- WHAT TO WORK ON
1. List every band of the Ute people named in the passage on Native peoples of Utah.
2. According to the passage on Native peoples of Utah, in what year did the first recorded contact between Paiutes and Europeans take place?
3. Using the passage on Native peoples of Utah, explain why the Goshute people were not bothered by white settlers for a long time.

- PAGE EXTRACT
⟨

The Ute people are native to the states of Arizona, Utah, Colorado, Nevada, New Mexico, and Wyoming. The language they speak is Shoshonean. They are ancestors of Uto-Aztecs and the people are now divided up into groups called bands. The bands of the Ute People include The Mouache, The Caputa, The Weenuchiu, The White River Ute, and The Pahvant.

The Ute people used many different strategies to acquire food for their families. They would gather food from wild plants. Also the men would typically hunt larger animals while women would trap smaller animals. There were some bands of the Ute people that began to farm, while others discovered how to use plants for medicine.

===Goshute===
The Goshute people are native to the Great Salt Lake Desert in Utah. They were very effective hunters and gatherers in this desert region. In their tradition, they believe to have always lived in the Great Salt Lake Desert. Living in the desert region provided some benefits for the Goshutes, such as not being bothered by white settlers until the middle of the 1800s when Mormon settlers arrived. When this happened they were pushed out of their territory.

===Paiute===
The Paiute people are native to Utah and were a nomadic people that traveled quite frequently. Their original territory covered 30 million acres, in which they moved around following the seasons and animal migration. The first recorded contact between Paiutes and Europeans in the area that would later become Utah was in 1776 when the Domínguez–Escalante expedition encountered a group of Paiute women gathering seeds. The Paiutes were relatively unharmed by European settlement until the 1850s when Mormon settlers came to their territory. The most notable interaction between Paiutes and the Mormons was in 1857 during the Mountain Meadows Massacre. After this massacre, the Paiute people have been very vocal about not being involved, while the Mormons at the time of the incident blamed them.

⟩

- SUPPLIED MATERIAL
⟨

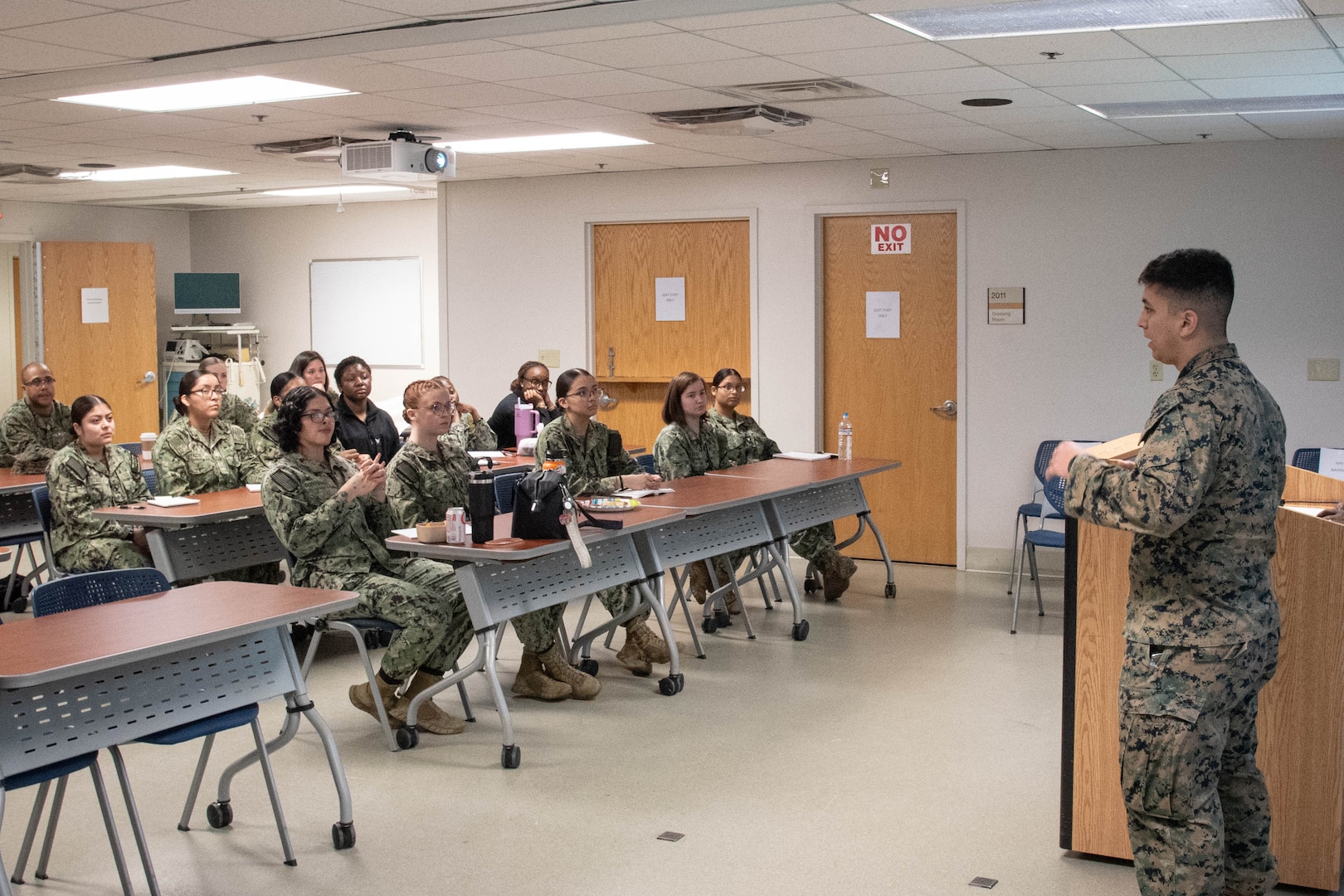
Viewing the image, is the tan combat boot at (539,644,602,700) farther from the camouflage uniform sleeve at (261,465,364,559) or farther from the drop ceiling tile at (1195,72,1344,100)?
the drop ceiling tile at (1195,72,1344,100)

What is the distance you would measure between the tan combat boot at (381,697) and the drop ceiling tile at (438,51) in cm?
240

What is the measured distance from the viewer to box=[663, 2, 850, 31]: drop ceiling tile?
4262 millimetres

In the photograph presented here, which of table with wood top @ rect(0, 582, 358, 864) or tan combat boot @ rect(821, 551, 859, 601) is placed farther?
tan combat boot @ rect(821, 551, 859, 601)

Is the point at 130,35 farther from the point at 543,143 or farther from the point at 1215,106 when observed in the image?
the point at 1215,106

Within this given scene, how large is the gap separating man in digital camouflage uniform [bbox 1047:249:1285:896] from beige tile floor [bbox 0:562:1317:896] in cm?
84

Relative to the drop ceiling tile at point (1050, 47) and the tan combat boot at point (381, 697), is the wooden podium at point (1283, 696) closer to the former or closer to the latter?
the drop ceiling tile at point (1050, 47)

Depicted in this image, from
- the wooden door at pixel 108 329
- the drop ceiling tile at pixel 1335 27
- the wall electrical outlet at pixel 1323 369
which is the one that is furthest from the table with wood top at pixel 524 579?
the wooden door at pixel 108 329

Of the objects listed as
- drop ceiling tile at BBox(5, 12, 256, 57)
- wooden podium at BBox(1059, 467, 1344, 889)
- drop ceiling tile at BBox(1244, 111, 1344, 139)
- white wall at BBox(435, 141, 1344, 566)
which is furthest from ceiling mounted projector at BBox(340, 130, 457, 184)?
wooden podium at BBox(1059, 467, 1344, 889)

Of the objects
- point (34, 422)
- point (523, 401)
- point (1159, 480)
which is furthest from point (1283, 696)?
point (34, 422)

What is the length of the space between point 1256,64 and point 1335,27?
2.30 feet

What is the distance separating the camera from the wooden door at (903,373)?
830cm

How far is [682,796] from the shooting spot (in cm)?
425

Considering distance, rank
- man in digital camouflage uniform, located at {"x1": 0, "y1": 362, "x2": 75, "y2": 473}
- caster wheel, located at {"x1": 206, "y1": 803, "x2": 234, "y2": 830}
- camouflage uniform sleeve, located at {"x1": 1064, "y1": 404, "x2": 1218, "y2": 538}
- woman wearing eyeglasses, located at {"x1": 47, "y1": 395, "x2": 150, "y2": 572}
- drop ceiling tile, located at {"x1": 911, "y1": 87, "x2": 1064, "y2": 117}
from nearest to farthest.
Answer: camouflage uniform sleeve, located at {"x1": 1064, "y1": 404, "x2": 1218, "y2": 538} < caster wheel, located at {"x1": 206, "y1": 803, "x2": 234, "y2": 830} < drop ceiling tile, located at {"x1": 911, "y1": 87, "x2": 1064, "y2": 117} < woman wearing eyeglasses, located at {"x1": 47, "y1": 395, "x2": 150, "y2": 572} < man in digital camouflage uniform, located at {"x1": 0, "y1": 362, "x2": 75, "y2": 473}

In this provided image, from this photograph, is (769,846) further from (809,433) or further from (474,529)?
(809,433)
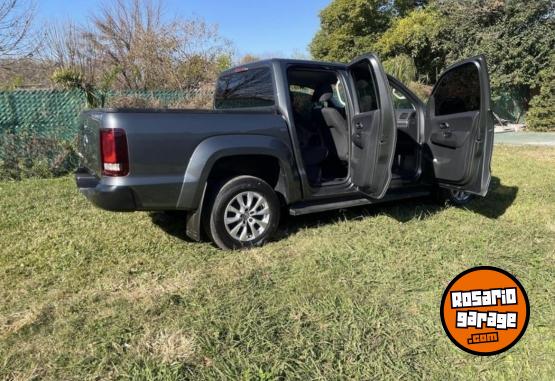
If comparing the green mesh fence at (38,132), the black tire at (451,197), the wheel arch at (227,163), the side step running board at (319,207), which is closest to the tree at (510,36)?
the black tire at (451,197)

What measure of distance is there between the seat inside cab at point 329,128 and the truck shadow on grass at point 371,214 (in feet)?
1.56

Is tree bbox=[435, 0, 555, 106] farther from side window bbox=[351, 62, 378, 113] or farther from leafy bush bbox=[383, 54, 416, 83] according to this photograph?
side window bbox=[351, 62, 378, 113]

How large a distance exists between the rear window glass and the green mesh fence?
398cm

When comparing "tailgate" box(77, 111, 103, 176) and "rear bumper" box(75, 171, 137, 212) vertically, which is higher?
"tailgate" box(77, 111, 103, 176)

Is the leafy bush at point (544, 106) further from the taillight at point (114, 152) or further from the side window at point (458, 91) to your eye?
the taillight at point (114, 152)

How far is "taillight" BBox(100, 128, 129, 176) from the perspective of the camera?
3.12 meters

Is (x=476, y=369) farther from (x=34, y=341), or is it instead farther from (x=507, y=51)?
(x=507, y=51)

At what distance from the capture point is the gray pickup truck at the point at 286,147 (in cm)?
327

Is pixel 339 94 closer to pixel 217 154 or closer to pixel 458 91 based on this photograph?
pixel 458 91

⟩

- EXPECTED OUTPUTS
1. The Mouache, The Caputa, The Weenuchiu, The White River Ute, and The Pahvant.

2. 1776.

3. The Goshutes lived in the Great Salt Lake Desert, and this desert setting kept white settlers away until the middle of the 1800s. At that time Mormon settlers arrived and pushed them out of their territory.